++++ Data extract ++++
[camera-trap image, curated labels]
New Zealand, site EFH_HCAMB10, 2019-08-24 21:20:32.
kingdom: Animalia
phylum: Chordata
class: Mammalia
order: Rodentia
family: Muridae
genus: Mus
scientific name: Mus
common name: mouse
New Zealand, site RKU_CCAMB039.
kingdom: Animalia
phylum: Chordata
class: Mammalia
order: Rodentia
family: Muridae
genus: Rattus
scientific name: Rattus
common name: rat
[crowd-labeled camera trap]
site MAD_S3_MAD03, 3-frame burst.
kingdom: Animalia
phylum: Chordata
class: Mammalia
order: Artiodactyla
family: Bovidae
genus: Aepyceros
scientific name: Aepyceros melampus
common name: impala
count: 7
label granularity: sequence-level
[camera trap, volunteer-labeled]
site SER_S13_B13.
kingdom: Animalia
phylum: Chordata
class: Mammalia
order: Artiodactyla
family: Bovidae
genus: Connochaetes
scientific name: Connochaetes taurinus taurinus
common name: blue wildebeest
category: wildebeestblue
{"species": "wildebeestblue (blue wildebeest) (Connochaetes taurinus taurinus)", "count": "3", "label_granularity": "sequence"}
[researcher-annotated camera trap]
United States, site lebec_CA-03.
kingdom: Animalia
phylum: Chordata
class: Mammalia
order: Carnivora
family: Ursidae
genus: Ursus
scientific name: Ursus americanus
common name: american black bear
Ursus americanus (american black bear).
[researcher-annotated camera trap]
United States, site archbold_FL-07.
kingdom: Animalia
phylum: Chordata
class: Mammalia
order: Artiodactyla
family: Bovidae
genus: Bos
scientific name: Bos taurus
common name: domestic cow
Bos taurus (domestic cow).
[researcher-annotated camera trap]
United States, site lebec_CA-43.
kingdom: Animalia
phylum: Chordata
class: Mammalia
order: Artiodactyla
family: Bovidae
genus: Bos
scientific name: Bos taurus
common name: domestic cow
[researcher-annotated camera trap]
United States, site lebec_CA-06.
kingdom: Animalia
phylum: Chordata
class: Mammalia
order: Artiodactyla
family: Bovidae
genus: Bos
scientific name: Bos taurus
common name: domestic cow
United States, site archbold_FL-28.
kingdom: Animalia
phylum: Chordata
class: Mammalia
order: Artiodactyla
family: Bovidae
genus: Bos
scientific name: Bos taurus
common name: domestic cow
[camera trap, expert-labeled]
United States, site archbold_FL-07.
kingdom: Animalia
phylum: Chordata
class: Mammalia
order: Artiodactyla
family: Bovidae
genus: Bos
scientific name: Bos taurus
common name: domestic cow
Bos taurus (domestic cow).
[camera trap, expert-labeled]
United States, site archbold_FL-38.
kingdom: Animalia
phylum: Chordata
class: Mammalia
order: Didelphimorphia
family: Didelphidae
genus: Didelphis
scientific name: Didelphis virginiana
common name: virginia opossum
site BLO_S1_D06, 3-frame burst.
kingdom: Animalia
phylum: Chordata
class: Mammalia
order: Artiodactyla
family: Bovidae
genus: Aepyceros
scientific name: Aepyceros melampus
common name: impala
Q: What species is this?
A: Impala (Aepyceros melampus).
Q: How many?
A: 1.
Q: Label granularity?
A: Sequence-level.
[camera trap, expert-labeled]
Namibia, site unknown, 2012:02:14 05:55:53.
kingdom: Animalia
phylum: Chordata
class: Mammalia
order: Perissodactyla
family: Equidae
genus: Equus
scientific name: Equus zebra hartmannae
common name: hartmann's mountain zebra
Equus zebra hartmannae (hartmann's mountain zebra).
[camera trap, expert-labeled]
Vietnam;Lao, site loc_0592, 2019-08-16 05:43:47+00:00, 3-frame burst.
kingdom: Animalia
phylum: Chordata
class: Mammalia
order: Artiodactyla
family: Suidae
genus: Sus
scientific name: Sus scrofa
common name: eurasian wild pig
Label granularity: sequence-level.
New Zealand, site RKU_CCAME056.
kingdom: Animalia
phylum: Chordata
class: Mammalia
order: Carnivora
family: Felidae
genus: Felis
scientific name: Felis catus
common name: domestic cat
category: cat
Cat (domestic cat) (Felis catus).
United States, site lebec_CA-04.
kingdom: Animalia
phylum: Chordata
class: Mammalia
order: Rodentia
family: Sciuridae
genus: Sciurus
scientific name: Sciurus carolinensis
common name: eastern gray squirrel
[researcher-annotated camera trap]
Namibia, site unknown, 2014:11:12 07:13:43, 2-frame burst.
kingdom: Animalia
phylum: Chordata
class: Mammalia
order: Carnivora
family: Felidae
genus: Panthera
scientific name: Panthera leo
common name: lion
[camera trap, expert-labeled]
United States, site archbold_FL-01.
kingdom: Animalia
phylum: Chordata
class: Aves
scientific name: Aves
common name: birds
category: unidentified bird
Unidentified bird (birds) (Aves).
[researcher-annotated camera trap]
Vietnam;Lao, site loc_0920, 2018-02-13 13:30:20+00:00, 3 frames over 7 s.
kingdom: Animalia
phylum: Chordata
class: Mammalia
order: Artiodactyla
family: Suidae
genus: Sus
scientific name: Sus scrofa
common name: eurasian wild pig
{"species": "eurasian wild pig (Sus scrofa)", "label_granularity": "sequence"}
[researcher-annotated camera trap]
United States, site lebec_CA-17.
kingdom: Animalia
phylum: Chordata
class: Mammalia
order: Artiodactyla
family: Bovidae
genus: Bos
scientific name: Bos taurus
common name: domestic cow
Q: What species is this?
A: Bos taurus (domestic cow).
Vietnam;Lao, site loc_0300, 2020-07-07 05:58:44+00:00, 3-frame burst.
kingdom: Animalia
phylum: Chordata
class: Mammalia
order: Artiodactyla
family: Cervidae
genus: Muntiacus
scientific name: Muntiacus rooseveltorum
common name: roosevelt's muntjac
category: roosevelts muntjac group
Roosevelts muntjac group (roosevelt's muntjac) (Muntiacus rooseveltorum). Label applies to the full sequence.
++++
§ **Problem statement**:
An exact copy of all the entries is what's needed; write it out.

§ **Result for this exercise**:
[camera-trap image, curated labels]
New Zealand, site EFH_HCAMB10, 2019-08-24 21:20:32.
kingdom: Animalia
phylum: Chordata
class: Mammalia
order: Rodentia
family: Muridae
genus: Mus
scientific name: Mus
common name: mouse
New Zealand, site RKU_CCAMB039.
kingdom: Animalia
phylum: Chordata
class: Mammalia
order: Rodentia
family: Muridae
genus: Rattus
scientific name: Rattus
common name: rat
[crowd-labeled camera trap]
site MAD_S3_MAD03, 3-frame burst.
kingdom: Animalia
phylum: Chordata
class: Mammalia
order: Artiodactyla
family: Bovidae
genus: Aepyceros
scientific name: Aepyceros melampus
common name: impala
count: 7
label granularity: sequence-level
[camera trap, volunteer-labeled]
site SER_S13_B13.
kingdom: Animalia
phylum: Chordata
class: Mammalia
order: Artiodactyla
family: Bovidae
genus: Connochaetes
scientific name: Connochaetes taurinus taurinus
common name: blue wildebeest
category: wildebeestblue
{"species": "wildebeestblue (blue wildebeest) (Connochaetes taurinus taurinus)", "count": "3", "label_granularity": "sequence"}
[researcher-annotated camera trap]
United States, site lebec_CA-03.
kingdom: Animalia
phylum: Chordata
class: Mammalia
order: Carnivora
family: Ursidae
genus: Ursus
scientific name: Ursus americanus
common name: american black bear
Ursus americanus (american black bear).
[researcher-annotated camera trap]
United States, site archbold_FL-07.
kingdom: Animalia
phylum: Chordata
class: Mammalia
order: Artiodactyla
family: Bovidae
genus: Bos
scientific name: Bos taurus
common name: domestic cow
Bos taurus (domestic cow).
[researcher-annotated camera trap]
United States, site lebec_CA-43.
kingdom: Animalia
phylum: Chordata
class: Mammalia
order: Artiodactyla
family: Bovidae
genus: Bos
scientific name: Bos taurus
common name: domestic cow
[researcher-annotated camera trap]
United States, site lebec_CA-06.
kingdom: Animalia
phylum: Chordata
class: Mammalia
order: Artiodactyla
family: Bovidae
genus: Bos
scientific name: Bos taurus
common name: domestic cow
United States, site archbold_FL-28.
kingdom: Animalia
phylum: Chordata
class: Mammalia
order: Artiodactyla
family: Bovidae
genus: Bos
scientific name: Bos taurus
common name: domestic cow
[camera trap, expert-labeled]
United States, site archbold_FL-07.
kingdom: Animalia
phylum: Chordata
class: Mammalia
order: Artiodactyla
family: Bovidae
genus: Bos
scientific name: Bos taurus
common name: domestic cow
Bos taurus (domestic cow).
[camera trap, expert-labeled]
United States, site archbold_FL-38.
kingdom: Animalia
phylum: Chordata
class: Mammalia
order: Didelphimorphia
family: Didelphidae
genus: Didelphis
scientific name: Didelphis virginiana
common name: virginia opossum
site BLO_S1_D06, 3-frame burst.
kingdom: Animalia
phylum: Chordata
class: Mammalia
order: Artiodactyla
family: Bovidae
genus: Aepyceros
scientific name: Aepyceros melampus
common name: impala
Q: What species is this?
A: Impala (Aepyceros melampus).
Q: How many?
A: 1.
Q: Label granularity?
A: Sequence-level.
[camera trap, expert-labeled]
Namibia, site unknown, 2012:02:14 05:55:53.
kingdom: Animalia
phylum: Chordata
class: Mammalia
order: Perissodactyla
family: Equidae
genus: Equus
scientific name: Equus zebra hartmannae
common name: hartmann's mountain zebra
Equus zebra hartmannae (hartmann's mountain zebra).
[camera trap, expert-labeled]
Vietnam;Lao, site loc_0592, 2019-08-16 05:43:47+00:00, 3-frame burst.
kingdom: Animalia
phylum: Chordata
class: Mammalia
order: Artiodactyla
family: Suidae
genus: Sus
scientific name: Sus scrofa
common name: eurasian wild pig
Label granularity: sequence-level.
New Zealand, site RKU_CCAME056.
kingdom: Animalia
phylum: Chordata
class: Mammalia
order: Carnivora
family: Felidae
genus: Felis
scientific name: Felis catus
common name: domestic cat
category: cat
Cat (domestic cat) (Felis catus).
United States, site lebec_CA-04.
kingdom: Animalia
phylum: Chordata
class: Mammalia
order: Rodentia
family: Sciuridae
genus: Sciurus
scientific name: Sciurus carolinensis
common name: eastern gray squirrel
[researcher-annotated camera trap]
Namibia, site unknown, 2014:11:12 07:13:43, 2-frame burst.
kingdom: Animalia
phylum: Chordata
class: Mammalia
order: Carnivora
family: Felidae
genus: Panthera
scientific name: Panthera leo
common name: lion
[camera trap, expert-labeled]
United States, site archbold_FL-01.
kingdom: Animalia
phylum: Chordata
class: Aves
scientific name: Aves
common name: birds
category: unidentified bird
Unidentified bird (birds) (Aves).
[researcher-annotated camera trap]
Vietnam;Lao, site loc_0920, 2018-02-13 13:30:20+00:00, 3 frames over 7 s.
kingdom: Animalia
phylum: Chordata
class: Mammalia
order: Artiodactyla
family: Suidae
genus: Sus
scientific name: Sus scrofa
common name: eurasian wild pig
{"species": "eurasian wild pig (Sus scrofa)", "label_granularity": "sequence"}
[researcher-annotated camera trap]
United States, site lebec_CA-17.
kingdom: Animalia
phylum: Chordata
class: Mammalia
order: Artiodactyla
family: Bovidae
genus: Bos
scientific name: Bos taurus
common name: domestic cow
Q: What species is this?
A: Bos taurus (domestic cow).
Vietnam;Lao, site loc_0300, 2020-07-07 05:58:44+00:00, 3-frame burst.
kingdom: Animalia
phylum: Chordata
class: Mammalia
order: Artiodactyla
family: Cervidae
genus: Muntiacus
scientific name: Muntiacus rooseveltorum
common name: roosevelt's muntjac
category: roosevelts muntjac group
Roosevelts muntjac group (roosevelt's muntjac) (Muntiacus rooseveltorum). Label applies to the full sequence.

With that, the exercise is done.